■ **Exercise details**
Please replace "crowd of people" with "group of people" in the material starting at the line that contains "In the context" and ending at the line that contains "Spatially, does point", and give back only those lines with nothing else changed.

■ **Source records**

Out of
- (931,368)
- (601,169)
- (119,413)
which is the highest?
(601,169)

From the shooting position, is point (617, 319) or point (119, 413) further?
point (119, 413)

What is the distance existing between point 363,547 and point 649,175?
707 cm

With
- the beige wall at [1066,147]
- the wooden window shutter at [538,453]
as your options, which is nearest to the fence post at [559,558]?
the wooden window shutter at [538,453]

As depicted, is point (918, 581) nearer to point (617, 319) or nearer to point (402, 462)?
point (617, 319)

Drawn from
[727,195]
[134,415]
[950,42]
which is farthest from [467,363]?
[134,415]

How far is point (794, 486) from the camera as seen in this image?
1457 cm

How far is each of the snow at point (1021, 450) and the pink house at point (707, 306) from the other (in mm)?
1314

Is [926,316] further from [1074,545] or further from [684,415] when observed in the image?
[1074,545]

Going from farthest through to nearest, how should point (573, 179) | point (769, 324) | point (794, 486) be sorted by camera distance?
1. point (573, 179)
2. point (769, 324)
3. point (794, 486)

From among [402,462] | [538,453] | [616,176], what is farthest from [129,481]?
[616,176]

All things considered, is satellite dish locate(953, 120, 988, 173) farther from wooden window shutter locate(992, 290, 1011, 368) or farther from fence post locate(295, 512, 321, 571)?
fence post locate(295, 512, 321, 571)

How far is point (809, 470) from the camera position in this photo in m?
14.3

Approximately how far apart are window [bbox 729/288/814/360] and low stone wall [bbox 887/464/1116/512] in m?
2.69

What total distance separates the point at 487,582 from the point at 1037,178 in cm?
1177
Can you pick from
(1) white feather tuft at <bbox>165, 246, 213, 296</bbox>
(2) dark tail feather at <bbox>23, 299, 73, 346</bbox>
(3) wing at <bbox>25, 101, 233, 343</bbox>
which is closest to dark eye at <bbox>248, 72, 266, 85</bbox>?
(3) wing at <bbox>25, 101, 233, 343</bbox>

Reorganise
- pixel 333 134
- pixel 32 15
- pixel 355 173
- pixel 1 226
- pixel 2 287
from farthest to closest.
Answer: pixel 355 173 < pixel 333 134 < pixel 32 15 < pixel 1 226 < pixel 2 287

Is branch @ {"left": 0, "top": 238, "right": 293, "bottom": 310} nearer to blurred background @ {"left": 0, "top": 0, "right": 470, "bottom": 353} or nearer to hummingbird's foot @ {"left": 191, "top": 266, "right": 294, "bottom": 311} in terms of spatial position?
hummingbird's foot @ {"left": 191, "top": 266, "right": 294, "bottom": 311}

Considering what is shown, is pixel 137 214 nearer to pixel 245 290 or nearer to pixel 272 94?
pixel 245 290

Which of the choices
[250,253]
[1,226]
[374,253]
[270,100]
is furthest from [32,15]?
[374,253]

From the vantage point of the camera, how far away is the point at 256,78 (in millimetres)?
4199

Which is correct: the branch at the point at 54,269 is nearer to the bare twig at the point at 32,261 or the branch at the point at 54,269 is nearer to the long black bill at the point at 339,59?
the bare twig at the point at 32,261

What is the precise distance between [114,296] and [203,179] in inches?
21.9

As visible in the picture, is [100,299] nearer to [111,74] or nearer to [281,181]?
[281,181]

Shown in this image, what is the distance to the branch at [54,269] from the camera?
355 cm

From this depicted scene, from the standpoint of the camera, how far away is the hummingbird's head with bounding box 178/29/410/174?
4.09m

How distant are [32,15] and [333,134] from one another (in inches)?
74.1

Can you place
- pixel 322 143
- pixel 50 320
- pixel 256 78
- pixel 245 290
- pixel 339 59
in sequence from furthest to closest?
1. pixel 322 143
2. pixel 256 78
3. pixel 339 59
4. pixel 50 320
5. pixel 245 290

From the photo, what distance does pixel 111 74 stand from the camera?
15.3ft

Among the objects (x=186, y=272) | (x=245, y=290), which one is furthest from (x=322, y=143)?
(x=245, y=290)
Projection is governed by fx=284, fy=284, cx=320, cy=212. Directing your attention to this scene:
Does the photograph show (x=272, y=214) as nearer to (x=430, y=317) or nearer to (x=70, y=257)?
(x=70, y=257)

==

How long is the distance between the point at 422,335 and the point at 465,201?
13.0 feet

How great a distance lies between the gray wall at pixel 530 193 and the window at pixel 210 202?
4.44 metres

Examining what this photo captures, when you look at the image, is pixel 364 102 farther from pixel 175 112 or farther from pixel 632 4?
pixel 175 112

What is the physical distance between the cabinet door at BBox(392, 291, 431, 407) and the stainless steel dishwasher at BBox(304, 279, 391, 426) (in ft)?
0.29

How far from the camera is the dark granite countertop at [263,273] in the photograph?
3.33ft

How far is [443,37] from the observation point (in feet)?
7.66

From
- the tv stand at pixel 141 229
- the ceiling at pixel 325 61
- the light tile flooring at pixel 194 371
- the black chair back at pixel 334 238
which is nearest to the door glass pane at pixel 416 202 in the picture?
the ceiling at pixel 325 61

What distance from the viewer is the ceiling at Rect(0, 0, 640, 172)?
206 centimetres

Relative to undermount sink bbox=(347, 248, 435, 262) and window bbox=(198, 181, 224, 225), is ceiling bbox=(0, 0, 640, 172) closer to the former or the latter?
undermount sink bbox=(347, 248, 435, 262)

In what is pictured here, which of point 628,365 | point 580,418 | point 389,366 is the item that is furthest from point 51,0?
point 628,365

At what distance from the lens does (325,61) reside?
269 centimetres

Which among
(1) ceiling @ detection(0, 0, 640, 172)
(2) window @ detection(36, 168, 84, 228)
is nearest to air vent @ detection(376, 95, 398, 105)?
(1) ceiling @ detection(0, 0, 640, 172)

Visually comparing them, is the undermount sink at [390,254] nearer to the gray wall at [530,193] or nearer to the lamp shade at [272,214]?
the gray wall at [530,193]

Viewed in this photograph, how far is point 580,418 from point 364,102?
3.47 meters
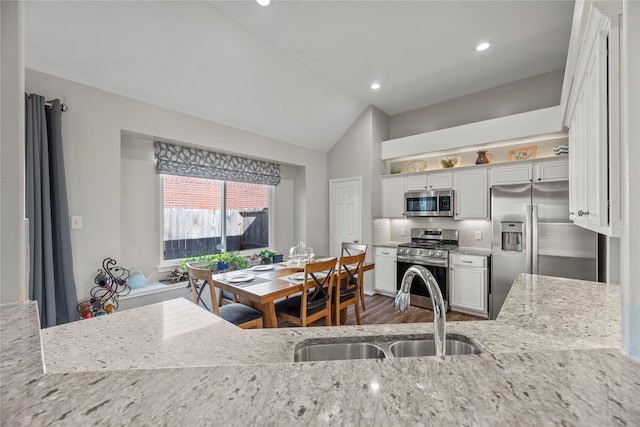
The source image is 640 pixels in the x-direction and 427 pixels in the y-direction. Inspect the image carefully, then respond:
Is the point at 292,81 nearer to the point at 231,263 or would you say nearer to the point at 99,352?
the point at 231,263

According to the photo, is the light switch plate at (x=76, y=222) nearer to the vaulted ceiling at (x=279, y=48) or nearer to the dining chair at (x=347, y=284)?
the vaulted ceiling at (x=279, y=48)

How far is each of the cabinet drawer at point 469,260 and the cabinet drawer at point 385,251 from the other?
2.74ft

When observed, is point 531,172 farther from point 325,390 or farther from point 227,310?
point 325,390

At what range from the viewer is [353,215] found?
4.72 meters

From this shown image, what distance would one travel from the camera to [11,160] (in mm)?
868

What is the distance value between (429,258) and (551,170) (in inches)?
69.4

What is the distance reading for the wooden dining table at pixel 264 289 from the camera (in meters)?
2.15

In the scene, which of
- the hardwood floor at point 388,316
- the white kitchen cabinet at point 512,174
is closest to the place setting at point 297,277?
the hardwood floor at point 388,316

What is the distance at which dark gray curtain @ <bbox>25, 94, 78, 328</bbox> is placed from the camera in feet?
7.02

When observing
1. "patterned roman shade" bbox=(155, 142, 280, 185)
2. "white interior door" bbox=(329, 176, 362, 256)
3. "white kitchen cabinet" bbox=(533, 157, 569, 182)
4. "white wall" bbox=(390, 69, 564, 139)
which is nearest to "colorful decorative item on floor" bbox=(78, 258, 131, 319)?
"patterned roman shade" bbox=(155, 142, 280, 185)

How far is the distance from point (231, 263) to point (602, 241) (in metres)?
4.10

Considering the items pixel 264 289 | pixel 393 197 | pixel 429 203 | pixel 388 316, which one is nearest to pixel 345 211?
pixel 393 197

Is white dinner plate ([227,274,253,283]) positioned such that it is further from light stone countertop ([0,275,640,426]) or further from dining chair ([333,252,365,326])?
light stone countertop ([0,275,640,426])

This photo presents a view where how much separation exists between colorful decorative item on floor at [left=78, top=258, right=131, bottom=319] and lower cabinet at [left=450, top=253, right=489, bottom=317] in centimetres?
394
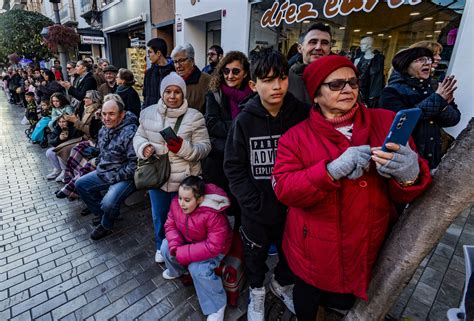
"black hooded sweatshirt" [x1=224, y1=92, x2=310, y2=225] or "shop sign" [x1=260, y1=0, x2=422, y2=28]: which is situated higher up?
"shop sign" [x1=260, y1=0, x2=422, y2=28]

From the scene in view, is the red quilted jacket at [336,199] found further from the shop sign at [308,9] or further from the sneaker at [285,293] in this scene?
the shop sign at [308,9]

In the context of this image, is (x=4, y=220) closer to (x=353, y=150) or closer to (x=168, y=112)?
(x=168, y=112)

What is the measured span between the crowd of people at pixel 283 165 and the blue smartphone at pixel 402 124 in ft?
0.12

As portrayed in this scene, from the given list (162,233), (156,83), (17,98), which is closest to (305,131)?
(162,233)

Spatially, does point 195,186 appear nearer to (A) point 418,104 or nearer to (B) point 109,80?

==

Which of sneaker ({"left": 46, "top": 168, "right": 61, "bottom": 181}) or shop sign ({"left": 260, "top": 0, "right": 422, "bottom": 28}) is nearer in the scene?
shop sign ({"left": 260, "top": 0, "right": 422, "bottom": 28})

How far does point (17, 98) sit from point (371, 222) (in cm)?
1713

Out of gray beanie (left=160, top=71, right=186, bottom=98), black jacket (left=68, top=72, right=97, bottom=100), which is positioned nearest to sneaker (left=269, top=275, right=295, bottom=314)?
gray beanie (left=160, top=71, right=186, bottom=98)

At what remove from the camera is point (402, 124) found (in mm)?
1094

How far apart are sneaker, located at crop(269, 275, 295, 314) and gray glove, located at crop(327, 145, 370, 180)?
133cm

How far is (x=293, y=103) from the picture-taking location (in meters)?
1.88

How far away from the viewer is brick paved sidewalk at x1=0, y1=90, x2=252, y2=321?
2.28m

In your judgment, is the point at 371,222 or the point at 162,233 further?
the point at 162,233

■ **Answer**
In the context of this image, is (x=4, y=220) closer to (x=353, y=150) or closer to (x=168, y=112)?
(x=168, y=112)

What is the measured span between the group of people at pixel 283 165 and the blue smartphone at pixel 402 124 in ft?
0.12

As portrayed in this scene, from the given list (162,233), (156,83), (17,98), which is closest to (305,131)?
(162,233)

Spatially, does point 195,186 appear nearer to (A) point 418,104 or nearer to (B) point 109,80?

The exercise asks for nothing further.